Disuntik Rp363 Miliar, Fuse Insurtech Perluas Ekspansi di Asia Tenggara

13 Desember 2021 12:00 WIB

Penulis: Ananda Astri Dianka

Editor: Vega Aulia

Fuse Bantu Asuransi Melalui Ekosistem Digital (Doc Fuse)

JAKARTA – Perusahaan insurtech, Fuse mengantongi pendanaan perpanjangan Seri B sebesar US$25 juta atau sekitar Rp363 miliar. Sehingga total pendanaan Seri B berjumlah lebih dari US$50 juta atau setara dengan Rp725 miliar. 

Putaran Seri B Plus ini diikuti oleh sejumlah investor yaitu East Ventures (Growth Fund), GGV Capital, eWTP, dan Emtek Grup. Total, selama enam bulan terakhir, Fuse merampungkan tiga putaran pendanaan, yakni Seri B, Seri B tambahan dan Seri B Plus. 

“Dana segar yang didapatkan dari putaran Seri B Plus ini akan digunakan untuk membawa platform Fuse ke lebih banyak negara di Asia Tenggara,” kata Founder dan Chief Executive Officer (CEO) Fuse, Andy Yeung, dalam pernyataan resmi, Senin 13 Desember 2021.

Berdiri pada 2017, perusahaan yang masuk daftar World's Top 100 Insurtechs 2021 ini merupakan pelopor insurtech pertama di Indonesia yang menggunakan aplikasi untuk memungkinkan penjualan asuransi dengan model bisnis B2A/ Business to Agent/ Broker

Saat ini Fuse merupakan insurtech yang memiliki bisnis model B2A, B2C comparison, B2B2C (asuransi mikro dan financial institute), yang memungkinkan untuk membantu partner mendistribusikan produk asuransi dengan biaya operasional yang terjangkau kepada end-customer.

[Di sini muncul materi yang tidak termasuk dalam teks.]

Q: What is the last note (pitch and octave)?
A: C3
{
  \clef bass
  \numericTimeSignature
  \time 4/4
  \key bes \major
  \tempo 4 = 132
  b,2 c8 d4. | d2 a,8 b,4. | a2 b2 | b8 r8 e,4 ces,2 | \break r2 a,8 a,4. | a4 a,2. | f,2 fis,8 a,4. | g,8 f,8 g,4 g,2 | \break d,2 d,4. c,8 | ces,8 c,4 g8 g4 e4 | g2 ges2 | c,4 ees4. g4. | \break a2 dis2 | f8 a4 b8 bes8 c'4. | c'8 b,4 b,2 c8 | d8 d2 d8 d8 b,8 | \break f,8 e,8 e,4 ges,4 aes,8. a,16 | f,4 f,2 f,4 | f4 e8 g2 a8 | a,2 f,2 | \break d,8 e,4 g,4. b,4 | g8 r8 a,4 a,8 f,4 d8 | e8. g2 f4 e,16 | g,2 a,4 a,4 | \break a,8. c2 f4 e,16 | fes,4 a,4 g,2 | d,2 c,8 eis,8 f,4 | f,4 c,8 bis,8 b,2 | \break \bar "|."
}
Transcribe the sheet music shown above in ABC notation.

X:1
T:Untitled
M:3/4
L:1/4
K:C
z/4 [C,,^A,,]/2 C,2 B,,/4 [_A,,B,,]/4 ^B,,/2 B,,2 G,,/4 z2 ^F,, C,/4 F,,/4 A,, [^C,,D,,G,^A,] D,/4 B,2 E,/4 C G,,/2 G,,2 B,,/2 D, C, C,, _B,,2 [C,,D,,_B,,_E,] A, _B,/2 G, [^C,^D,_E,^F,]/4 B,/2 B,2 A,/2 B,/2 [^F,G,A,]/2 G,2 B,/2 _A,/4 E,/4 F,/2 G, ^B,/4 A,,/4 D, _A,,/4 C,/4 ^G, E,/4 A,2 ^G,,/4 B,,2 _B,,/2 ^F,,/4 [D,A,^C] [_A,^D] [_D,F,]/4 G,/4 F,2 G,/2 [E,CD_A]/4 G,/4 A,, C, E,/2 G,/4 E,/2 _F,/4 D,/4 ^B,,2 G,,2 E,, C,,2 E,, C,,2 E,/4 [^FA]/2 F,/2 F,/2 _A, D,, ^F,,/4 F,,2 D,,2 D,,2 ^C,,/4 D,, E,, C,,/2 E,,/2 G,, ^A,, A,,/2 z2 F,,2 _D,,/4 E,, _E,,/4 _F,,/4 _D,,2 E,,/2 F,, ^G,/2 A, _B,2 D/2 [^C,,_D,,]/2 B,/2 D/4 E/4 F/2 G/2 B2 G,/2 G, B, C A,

Fuse saat ini memiliki lebih dari 60 ribu tenaga pemasar/partner yang menggunakan aplikasi Fuse Pro. Fuse juga bekerja sama dengan lebih dari 40 perusahaan asuransi, mulai dari perusahaan asuransi umum hingga perusahaan asuransi jiwa, yang mendukung Fuse untuk menyediakan lebih dari 300 produk asuransi bagi end-customer. 

Sejak kuartal ketiga 2021, Fuse telah resmi ditunjuk oleh Tokopedia sebagai mitra insurtech strategis untuk menghadirkan semua produk asuransi umum bagi user Tokopedia. 

Pada September lalu, pendapatan premi bruto (Gross Written Premium/ GWP) Fuse untuk tahun 2021 telah melampaui Rp1 triliun, yang menjadikan Fuse sebagai perusahaan insurtech terbesar di Indonesia. 

“Kami sangat percaya bahwa transformasi asuransi digital dapat membantu lebih banyak orang mendapatkan proteksi asuransi, dan semoga tingkat penetrasi asuransi dapat meningkat secara substansial di tahun-tahun mendatang di Indonesia maupun Asia Tenggara,” pungkas Andy.